Does this not influence our own musical efforts. It has to. I really don't see the independence from this, nor has it really ever been otherwise except for those who are isolated for some reason from the culture around them. We are all influenced by what we hear, but these influences can be both positive and negative. We will consciously or subconsciously incorporate what we like and avoid what we don't. The arts have rarely been about working in cultural isolation and more about reacting to influences both by emulation with variation and by using these influences as a jumping off point.

Do quality and quantity have a relationship? I do believe that increasing quantities actually lower the percentage, if you will, of quality work. The sheer volume, particular with the aid of current technology, increases the likelihood of mediocrity far more rapidly than the odds of excellence.
Eduardo, I mean nothing personal when I say that you are quite simply misinterpreting the overall content of my posts. I said, in multiple places, that the mass media has a huge effect on what we hear. I also said the quantity and quality of music is largely independent from what the mass media (and for that matter, many historians) choose to point our attention to. That has more to do with the preferences and perceptions of the people in "gate keeper" positions. The head of Sony Classical loves your work and decides to market it? Great, that just made a bigger difference in terms of how many people will hear your music than how many degrees you have or how large your existing body of work is.

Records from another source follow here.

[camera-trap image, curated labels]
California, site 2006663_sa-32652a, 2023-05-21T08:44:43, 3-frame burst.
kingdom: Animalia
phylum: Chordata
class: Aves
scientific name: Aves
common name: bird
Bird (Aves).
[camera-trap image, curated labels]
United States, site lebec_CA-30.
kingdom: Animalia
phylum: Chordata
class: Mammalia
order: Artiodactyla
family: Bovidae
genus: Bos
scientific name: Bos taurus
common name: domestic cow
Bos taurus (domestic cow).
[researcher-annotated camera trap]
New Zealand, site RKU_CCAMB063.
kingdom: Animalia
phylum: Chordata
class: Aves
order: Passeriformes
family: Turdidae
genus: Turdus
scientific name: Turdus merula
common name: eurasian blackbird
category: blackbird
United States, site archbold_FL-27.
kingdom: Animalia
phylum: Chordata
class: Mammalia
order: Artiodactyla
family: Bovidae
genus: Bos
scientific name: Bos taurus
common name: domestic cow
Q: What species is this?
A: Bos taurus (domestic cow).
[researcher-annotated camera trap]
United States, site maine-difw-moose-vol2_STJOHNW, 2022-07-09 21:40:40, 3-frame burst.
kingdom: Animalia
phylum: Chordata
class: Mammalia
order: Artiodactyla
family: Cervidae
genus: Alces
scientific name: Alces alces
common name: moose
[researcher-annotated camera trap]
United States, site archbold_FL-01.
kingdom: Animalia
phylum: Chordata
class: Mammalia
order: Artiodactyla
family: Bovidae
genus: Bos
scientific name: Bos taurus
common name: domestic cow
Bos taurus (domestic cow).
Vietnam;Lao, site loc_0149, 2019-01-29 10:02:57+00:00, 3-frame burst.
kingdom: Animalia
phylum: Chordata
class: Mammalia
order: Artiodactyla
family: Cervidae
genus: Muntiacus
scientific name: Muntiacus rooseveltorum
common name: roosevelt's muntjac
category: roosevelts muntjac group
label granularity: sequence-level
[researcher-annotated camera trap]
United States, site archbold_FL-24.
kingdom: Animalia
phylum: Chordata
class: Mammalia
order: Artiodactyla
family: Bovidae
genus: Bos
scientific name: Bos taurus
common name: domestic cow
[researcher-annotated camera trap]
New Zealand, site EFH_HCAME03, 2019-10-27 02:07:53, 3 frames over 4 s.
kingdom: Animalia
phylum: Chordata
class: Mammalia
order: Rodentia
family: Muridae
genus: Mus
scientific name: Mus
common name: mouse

There is no direct link between industry preferences and the quality and quantity of music. Sometimes they line up, sometimes they don't. That's what I meant by the quality and quantity of music being "independent from" what we are exposed to: what we are exposed to has more to do with the preferences of individual gatekeepers, of a business or market as a whole, or even with the culture of the time than it does on any academic or "musical" measure of the quality of the work.

Throughout all of recorded history, there have always been less talented composers that got more promotion, more money or more commissions than less talented ones. There have also been amazing ones that went un-noticed. The situation hasn't changed, just the tools involved.